Up | January 27, 2013
>>> so we have a current situation now in which the french have intervened. in fact there's news reports this morning that they have taken a major strategic city that was held by -- i'm not sure of the right term, the islamists, let's say that. so the question now is now what? this seems like the classic kind of quick sand intervention.
>> i think the u.s. is in my mind preferable to the french. horace and i will agree that the french has a horrible record in africa .
>> they were the colonial rulers of this area.
>> the french were particularly bad. maybe the portuguese would have rivaled them but they had a bigger area. so i'm uncomfortable with them. but if the terrorists, jihadists, i'm glad somebody stopped them because it gives me nightmares of what would have happened if they had gotten into bama bamaku. the u.s. has civil society traditions that will hold the government's feet to the fire. whatever they are doing in mali .

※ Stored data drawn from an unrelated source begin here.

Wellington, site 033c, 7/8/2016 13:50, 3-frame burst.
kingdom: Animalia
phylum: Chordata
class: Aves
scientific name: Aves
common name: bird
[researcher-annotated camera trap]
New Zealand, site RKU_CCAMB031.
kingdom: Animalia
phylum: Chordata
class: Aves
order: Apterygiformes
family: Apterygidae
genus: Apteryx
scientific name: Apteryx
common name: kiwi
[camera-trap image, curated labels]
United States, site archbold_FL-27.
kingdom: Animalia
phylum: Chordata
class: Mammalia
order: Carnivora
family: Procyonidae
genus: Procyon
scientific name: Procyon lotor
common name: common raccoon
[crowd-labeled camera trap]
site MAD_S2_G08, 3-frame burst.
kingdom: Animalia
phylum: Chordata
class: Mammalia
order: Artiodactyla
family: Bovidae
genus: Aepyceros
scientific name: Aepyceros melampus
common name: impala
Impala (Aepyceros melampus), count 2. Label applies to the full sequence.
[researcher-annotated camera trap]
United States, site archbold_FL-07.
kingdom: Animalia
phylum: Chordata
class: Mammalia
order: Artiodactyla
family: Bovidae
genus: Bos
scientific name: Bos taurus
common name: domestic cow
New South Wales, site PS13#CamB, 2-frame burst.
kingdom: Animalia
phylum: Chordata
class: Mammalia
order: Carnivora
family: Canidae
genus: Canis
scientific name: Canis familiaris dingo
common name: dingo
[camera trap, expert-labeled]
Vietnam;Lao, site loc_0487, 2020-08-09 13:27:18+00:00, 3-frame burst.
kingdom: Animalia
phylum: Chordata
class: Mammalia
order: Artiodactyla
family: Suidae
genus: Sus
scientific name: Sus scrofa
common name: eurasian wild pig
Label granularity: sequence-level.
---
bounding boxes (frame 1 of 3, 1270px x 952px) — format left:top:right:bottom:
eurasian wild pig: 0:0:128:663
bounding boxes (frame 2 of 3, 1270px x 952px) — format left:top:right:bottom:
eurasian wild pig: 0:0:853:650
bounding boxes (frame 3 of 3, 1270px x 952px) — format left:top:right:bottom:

>> you sound like john bolton , dude.
>> i'm only saying comparatively i don't see that in france , okay. if you look at french policy, whichever side of the aisle, everybody just says, oh, it's africa , let our government do whatever it wants. but you have the anti-apartheid movement and i would prefer the u.s. to france .
>> robin, robin -- robin, you wanted to jump in.
>> i do. whether it's the united states or france , the reality is that military force is not going to solve the problem alone. bombing attacks are not going to remove the jihadists or the -- not address the core issues that have divided mali . and this is where you need a really much longer term solution, and this is where the united states has talked about smar just defense and diplomacy but also includes economic development . and that's really the key in trying to deal with the intense poverty and sense of need and desperation in this large and strategically located african nation. i was in bamaco in the 1990s during the first visit of the secretary of state and the great question was mali as a model for africa , could you have democracy endure in a country which doesn't have much of a middle class , where poverty is so rampant and doesn't have a whole lot of outside aid to help it develop. and so the great question is not just how many resources are devoted right now to get rid of the jihadists, extremists, marginalize, recapture the north, allow for democratic elections to put back a representative government , but what do you do, what does the outside world do to create a viable state and stabilize -- create a model all over again in this region now of deep instability?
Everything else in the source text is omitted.